EU Commission work plan threatens global climate action

Despite making a green deal pledge, no new laws have been proposed to tackle deforestation.
calendar icon 1 February 2020
clock icon 4 minute read

The European Commission could derail the prospects of a global climate deal at the end of this year by delaying a plan to upgrade the European Union’s 2030 emissions reduction target until after the summer, warned Greenpeace.

According to an annual work programme released on Wednesday 29 January, the Commission would not table a plan to increase the EU’s current 40 percent emissions reduction target for 2030 until the second half of the year. The work programme also implies that the Commission would not include a revised 2030 target when it releases a draft EU climate law in late February. This would leave governments only one EU summit in October to agree the new target in time for a UN climate summit in November in Glasgow.

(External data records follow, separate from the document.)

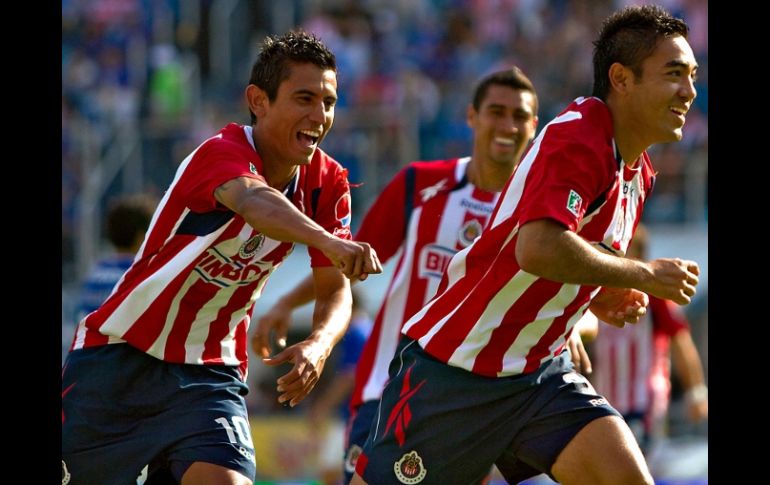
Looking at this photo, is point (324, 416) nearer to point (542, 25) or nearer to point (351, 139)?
point (351, 139)

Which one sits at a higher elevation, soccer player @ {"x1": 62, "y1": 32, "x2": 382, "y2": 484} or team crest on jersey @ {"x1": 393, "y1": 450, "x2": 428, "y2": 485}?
soccer player @ {"x1": 62, "y1": 32, "x2": 382, "y2": 484}

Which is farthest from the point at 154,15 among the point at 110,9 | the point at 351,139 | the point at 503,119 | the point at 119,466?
the point at 119,466

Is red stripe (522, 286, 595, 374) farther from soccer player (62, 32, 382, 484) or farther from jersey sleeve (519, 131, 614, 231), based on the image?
soccer player (62, 32, 382, 484)

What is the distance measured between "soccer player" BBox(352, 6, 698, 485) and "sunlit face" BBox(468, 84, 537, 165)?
1.69 meters

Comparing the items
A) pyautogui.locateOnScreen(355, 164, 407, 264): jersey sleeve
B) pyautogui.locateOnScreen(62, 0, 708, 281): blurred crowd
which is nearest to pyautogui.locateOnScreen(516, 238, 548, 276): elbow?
pyautogui.locateOnScreen(355, 164, 407, 264): jersey sleeve

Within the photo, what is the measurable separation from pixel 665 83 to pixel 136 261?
7.92 ft

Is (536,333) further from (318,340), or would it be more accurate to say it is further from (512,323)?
(318,340)

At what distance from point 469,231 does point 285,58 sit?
1892 mm

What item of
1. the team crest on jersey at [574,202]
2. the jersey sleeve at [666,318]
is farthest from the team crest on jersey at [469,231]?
the jersey sleeve at [666,318]

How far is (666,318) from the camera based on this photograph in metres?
10.2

Greenpeace EU climate policy adviser Sebastian Mang said: “Commission President von der Leyen recognises that our house is on fire but says Europe should wait until autumn to even talk about dousing the flames. If the Commission is serious about climate action, it must put forward a science-based 2030 climate target well before an EU summit in June. Delaying until September would be a major blow to the Commission’s green deal ambitions and its aim to encourage other blocs to get behind a global climate deal.”

Under the Paris climate agreement, governments must submit new or updated 2030 climate plans before the Glasgow summit. These plans must commit governments to measures limiting global heating to as close as possible to 1.5°C, in order to avoid full-blown climate breakdown. The delayed timetable means the EU could go to Glasgow empty handed.

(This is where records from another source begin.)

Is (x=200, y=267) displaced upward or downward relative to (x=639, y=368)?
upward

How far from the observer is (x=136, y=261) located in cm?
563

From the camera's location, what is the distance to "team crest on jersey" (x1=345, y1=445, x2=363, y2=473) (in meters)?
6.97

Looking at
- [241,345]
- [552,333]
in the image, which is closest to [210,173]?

Governments needed over a year to agree to reduce EU emissions to net-zero by 2050, after opposition from Poland and a handful of other countries.

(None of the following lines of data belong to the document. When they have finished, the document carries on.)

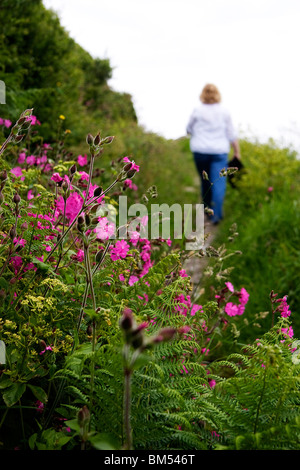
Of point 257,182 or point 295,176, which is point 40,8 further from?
point 295,176

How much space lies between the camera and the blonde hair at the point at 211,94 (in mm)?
6656

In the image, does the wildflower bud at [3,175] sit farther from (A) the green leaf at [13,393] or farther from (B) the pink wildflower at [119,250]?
(A) the green leaf at [13,393]

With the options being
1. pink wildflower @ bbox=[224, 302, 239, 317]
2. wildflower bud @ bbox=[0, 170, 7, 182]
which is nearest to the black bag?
pink wildflower @ bbox=[224, 302, 239, 317]

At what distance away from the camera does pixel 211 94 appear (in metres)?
6.66

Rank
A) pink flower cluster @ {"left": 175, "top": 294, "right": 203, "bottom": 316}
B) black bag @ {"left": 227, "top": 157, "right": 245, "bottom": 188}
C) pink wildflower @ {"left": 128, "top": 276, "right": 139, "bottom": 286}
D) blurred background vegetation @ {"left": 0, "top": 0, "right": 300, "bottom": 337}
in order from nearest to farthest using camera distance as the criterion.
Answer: pink flower cluster @ {"left": 175, "top": 294, "right": 203, "bottom": 316} → pink wildflower @ {"left": 128, "top": 276, "right": 139, "bottom": 286} → blurred background vegetation @ {"left": 0, "top": 0, "right": 300, "bottom": 337} → black bag @ {"left": 227, "top": 157, "right": 245, "bottom": 188}

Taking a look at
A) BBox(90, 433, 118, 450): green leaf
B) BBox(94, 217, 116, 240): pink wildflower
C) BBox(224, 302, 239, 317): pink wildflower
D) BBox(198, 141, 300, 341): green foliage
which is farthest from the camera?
BBox(198, 141, 300, 341): green foliage

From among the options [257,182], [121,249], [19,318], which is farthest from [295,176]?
[19,318]

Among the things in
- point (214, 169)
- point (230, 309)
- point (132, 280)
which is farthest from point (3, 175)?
point (214, 169)

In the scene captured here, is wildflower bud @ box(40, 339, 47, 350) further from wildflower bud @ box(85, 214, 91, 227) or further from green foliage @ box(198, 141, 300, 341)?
green foliage @ box(198, 141, 300, 341)

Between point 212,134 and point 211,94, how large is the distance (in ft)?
2.01

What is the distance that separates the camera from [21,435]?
56.1 inches

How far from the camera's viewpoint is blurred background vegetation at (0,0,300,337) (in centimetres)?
448

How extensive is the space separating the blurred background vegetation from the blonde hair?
1391 mm

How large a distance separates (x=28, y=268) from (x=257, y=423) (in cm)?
99
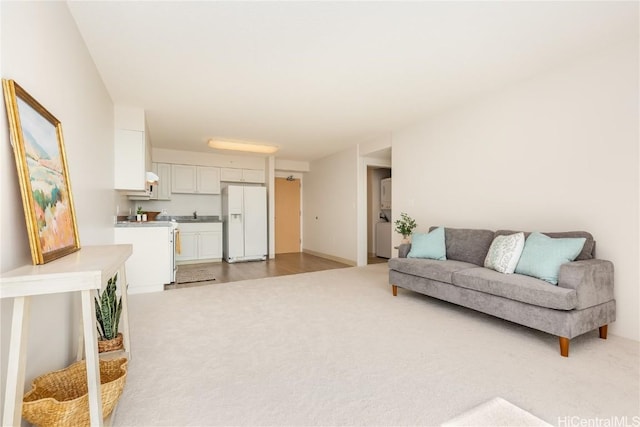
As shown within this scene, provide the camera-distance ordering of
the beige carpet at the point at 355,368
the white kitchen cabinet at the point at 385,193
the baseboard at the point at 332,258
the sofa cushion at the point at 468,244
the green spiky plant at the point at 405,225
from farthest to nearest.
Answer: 1. the white kitchen cabinet at the point at 385,193
2. the baseboard at the point at 332,258
3. the green spiky plant at the point at 405,225
4. the sofa cushion at the point at 468,244
5. the beige carpet at the point at 355,368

Earlier this month, the European Parliament called for a 55 percent 2030 target to be included in the draft climate law, well ahead of an EU-China summit in September and the climate summit in November.

To limit global heating to 1.5°C, Greenpeace is calling on the EU to upgrade its 2030 target to at least 65 percent cuts in emissions (compared to 1990 levels) and achieve climate neutrality by 2040.

A UN report shows that current global climate pledges will lead to 3.2°C of global heating, while the EU’s current targets would lead to up to 3°C of heating.


The Commission’s work programme also fails to mention any new legislation to ensure deforestation-free supply chains for goods sold on the EU market, despite the Commission promising in its green deal that it would announce measures "from 2020". The EU has pledged to halt global deforestation by the end of 2020.

Both governments and the European Parliament have called for new legislation to ensure deforestation-free supply chains. Greenpeace is calling on the EU to introduce new laws by the end of 2020 to ensure that no soy, meat, palm oil or other products sold in the EU drive further forest destruction or human rights violations.